I look for a few signs that show a team is getting the benefits of deep work: fewer status meetings, more short notes that end with decisions, fewer urgent messages, more quiet days, fewer incidents, and more small wins that shape a quarter. These things might not look exciting in a presentation, but they feel good in real life.
The key change is that jobs are being redesigned around what people do best: judgment, taste, courage, and steady focus.
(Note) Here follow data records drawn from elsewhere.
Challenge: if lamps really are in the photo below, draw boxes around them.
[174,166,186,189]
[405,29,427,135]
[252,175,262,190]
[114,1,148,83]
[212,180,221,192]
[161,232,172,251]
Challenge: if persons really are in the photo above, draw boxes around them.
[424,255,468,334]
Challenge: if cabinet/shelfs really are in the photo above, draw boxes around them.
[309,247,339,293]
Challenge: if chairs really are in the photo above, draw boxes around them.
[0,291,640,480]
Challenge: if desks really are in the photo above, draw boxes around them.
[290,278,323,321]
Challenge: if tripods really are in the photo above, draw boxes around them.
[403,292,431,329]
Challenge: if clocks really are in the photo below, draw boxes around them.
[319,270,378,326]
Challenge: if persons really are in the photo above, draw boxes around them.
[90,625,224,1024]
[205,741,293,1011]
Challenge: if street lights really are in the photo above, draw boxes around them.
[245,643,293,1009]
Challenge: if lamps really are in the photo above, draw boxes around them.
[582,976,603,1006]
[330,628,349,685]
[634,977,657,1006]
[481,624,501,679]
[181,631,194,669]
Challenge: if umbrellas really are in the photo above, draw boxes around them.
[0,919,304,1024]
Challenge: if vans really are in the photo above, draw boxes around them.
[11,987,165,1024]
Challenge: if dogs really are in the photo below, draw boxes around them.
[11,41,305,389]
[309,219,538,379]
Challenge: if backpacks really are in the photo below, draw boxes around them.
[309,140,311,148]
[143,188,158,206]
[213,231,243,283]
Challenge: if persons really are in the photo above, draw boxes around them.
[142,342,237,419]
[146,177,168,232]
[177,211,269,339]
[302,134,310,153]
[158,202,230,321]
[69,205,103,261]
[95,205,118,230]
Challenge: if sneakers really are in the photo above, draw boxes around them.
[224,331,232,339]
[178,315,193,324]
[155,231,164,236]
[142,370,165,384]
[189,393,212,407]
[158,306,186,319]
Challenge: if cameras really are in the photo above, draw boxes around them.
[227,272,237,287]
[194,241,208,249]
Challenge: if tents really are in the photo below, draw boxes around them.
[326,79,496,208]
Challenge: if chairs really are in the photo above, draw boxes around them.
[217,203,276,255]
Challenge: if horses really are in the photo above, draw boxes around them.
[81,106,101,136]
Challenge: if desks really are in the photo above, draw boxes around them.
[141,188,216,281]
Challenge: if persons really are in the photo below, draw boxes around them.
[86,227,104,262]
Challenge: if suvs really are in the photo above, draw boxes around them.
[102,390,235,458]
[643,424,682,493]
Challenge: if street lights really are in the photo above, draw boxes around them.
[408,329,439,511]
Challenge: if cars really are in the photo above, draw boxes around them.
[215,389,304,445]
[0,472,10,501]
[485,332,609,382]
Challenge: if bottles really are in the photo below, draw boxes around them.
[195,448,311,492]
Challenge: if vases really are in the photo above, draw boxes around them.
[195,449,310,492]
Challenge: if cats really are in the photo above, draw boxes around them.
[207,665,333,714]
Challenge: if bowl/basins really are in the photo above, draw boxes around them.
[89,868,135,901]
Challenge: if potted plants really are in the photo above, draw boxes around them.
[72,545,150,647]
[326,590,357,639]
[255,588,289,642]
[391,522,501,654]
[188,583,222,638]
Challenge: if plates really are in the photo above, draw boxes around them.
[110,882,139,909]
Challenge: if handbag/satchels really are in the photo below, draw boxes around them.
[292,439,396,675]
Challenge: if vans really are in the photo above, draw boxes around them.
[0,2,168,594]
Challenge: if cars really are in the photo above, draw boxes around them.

While AI handles the busywork, teams need to decide what matters and say no to the rest. The future isn’t empty because of automation. It’s a chance to build on our unique human strengths.
Some people will claim that deep work can be automated if we just write better prompts. But it’s like getting bathing suits from a vending machine. You can’t learn to swim by buying more suits. You need the pool, the practice, the time, the fear, and the joy.
So where do we start? Pick one day a week for deep work. Set a clear goal at the start of the week. Let the assistant handle routine tasks. Schedule a maintenance block and keep your tools simple. Teach good judgment by pairing people up. Cut out fake deep work with a positive approach. Then deliver the one thing that matters. The benefits add up, the quarter feels different, and the team grows.
AI isn’t our destiny. It’s just a tool that clears the way and gives us back the work we’ve been avoiding. Take your time. Think things through. Make fewer mistakes. Build things that help people, not hurt them. The assistant will handle the surface tasks, but the deeper work is still up to us. Let’s get better at it.